Accompanied by Steve Chadwick, the Mayor of Rotorua, Michael met with metro, regional and local councils at the invitation of the Local Government New Zealand (LGNZ), the peak body representing New Zealand’s 78 local, regional and unitary authorities.

Auckland, Wellington, Christchurch, Queenstown and Dunedin were some of the New Zealand metro, regional and provincial councils represented at the meeting on the 16th of November.

Rotorura’s Mayor Steve Chadwick spoke at the meeting about Rotorua’s city experience as a Leading level participant of the UN Global Compact – Cities Programme and did not shy away from explaining how the Cities Programme had supported the city’s forming partnerships for local solutions and ‘helped them prioritise on the issues that matter’.

Amongst the 100 Council representatives, including Mayors and CEO’s, there was talk about joining the programme.

“We received a lot of interest from Councils there in knowing more about city member’s access to our platform for partnered partnerships enabling them to attract funding to deliver local solutions.”

“There also a few that were very keen on registering for the City Partnerships Expression of Interest due to open in February 2018”, said Michael Nolan.

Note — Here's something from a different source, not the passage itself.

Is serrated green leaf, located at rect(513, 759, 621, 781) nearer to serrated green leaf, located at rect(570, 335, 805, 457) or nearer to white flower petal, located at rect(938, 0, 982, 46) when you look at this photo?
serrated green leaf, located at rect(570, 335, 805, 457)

If New Zealand’s appetite for City Partnerships and joining the Cities Programme, is just starting… it sounds like our Cities Programme Relationship Manager, Jane Mullett, will be soon even busier, not just supporting Rotorua but also engaging other New Zealand cities in a collaborative approach to urban sustainability and in helping cities keep up with their commitment to the UN Global Compact and the SDGs in their cities.